EP33E-05
Mass balance, bedload extraction, surface morphology, and Holocene stratigraphic architecture along distinct sediment transport pathways of the Brahmaputra River in Bengal Basin
Wednesday, 16 December 2015: 14:40
2005 (Moscone West)
Ryan Sincavage1, Steven Lee Goodbred Jr2, Carol Wilson3, Jennifer Pickering1 and Chris Paola4, (1)Vanderbilt University, Nashville, TN, United States, (2)Vanderbilt-Earth & Envir Scies, Nashville, TN, United States, (3)Louisiana State University, Geology & Geophysics, Baton Rouge, LA, United States, (4)Univ Minnesota, Minneapolis, MN, United States
Abstract:
The Brahmaputra River has followed three preferred pathways within the Ganges-Brahmaputra-Meghna delta during the Holocene: the principal course along the modern Jamuna braidbelt and two subsidiary routes through the tectonically deforming Sylhet Basin.

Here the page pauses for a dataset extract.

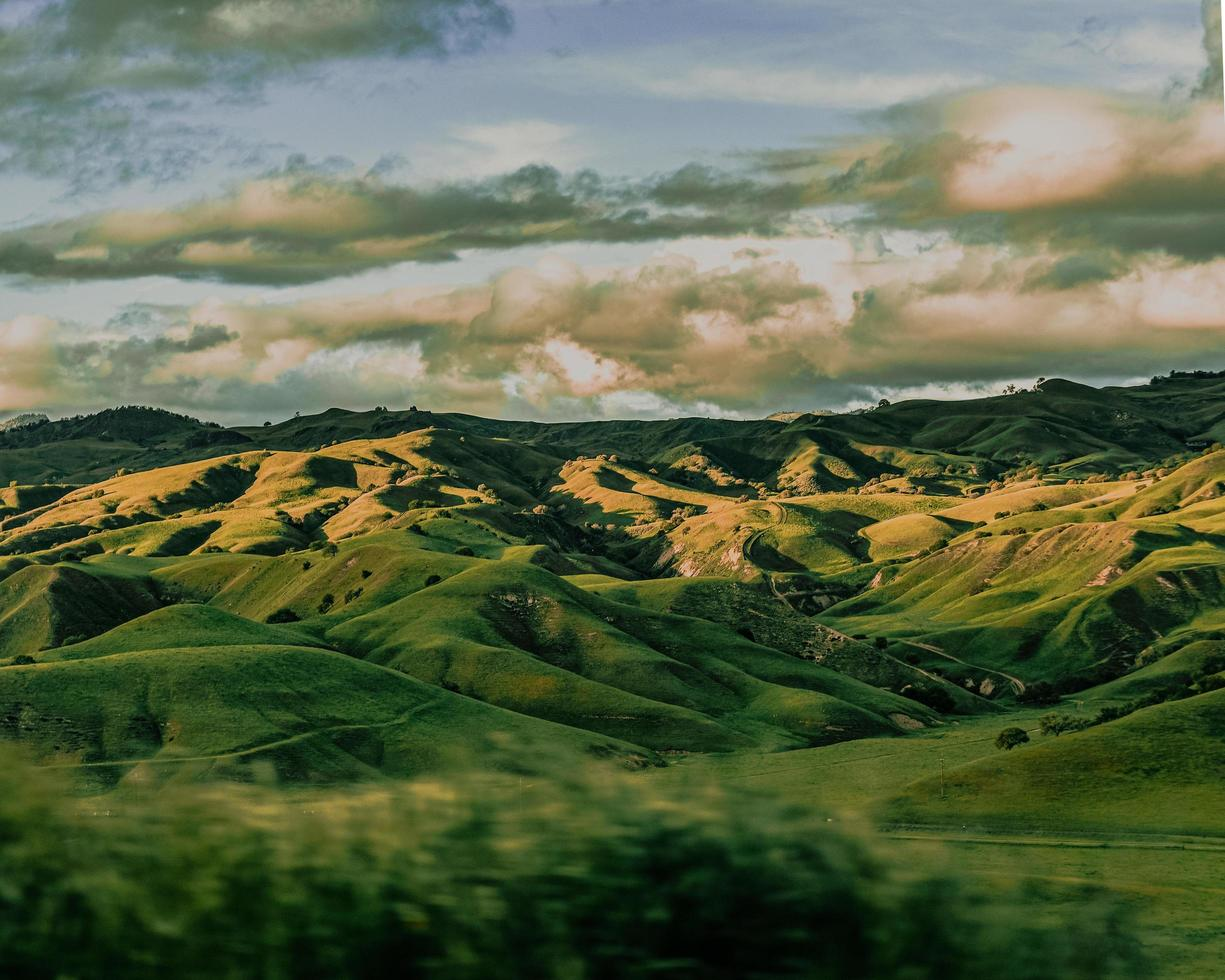 montagnes vertes sous les nuages blancs pendant la journée photo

The Jamuna braidbelt follows a relatively straight and tectonically stable (subsidence rates generally <2 mm/yr) route along much of its reach. In contrast, pathways through Sylhet Basin traverse an actively subsiding basin (typically 3-4 mm/yr, with rates as high as 7 mm/year near the adjacent Dauki foredeep). In spite of differential subsidence, the Brahmaputra has only episodically occupied Sylhet Basin for brief periods during most of the Holocene. We compare downstream rates of mass extraction via selective deposition along multiple sediment delivery pathways using quantitative grain size data from a network of over 400 closely-spaced (3-5 km) boreholes (up to 90 m deep). An exponential function to describe downstream fining was fitted to the data, with the exponent alpha taken to be the rate of downstream fining. Our data indicate 1.) the upper and lower reaches (~100 km) of all pathways exhibit limited to no fining, 2.) once fining begins it proceeds rapidly in a downstream direction until the coarse fraction has been extracted, and 3.) the fining rate in Sylhet Basin (α = 0.005) is considerably higher than that for the modern braidbelt (α = 0.001), likely due to a steeper slope down the fan delta. When converted to a scale-independent chi space, preserved stratigraphy along both courses show declining sand:mud ratios and sand body thickness at a chi distance of about 0.7, consistent with previous studies in other depositional settings. This downstream distance also generally coincides with a decrease in slope from the fan delta to the lower fluvial-tidal delta, as well as the cessation of downstream fining. Furthermore, this transition corresponds with the backwater length as calculated by a number of different methods. These initial results suggest that complete extraction of the coarse fraction occurs over relatively distinct transition zones in the delta’s landscape morphology and tectonic regime, leading to coherent interpretations of fluvial dynamics, stratigraphic architecture, and their coupling with sediment extraction.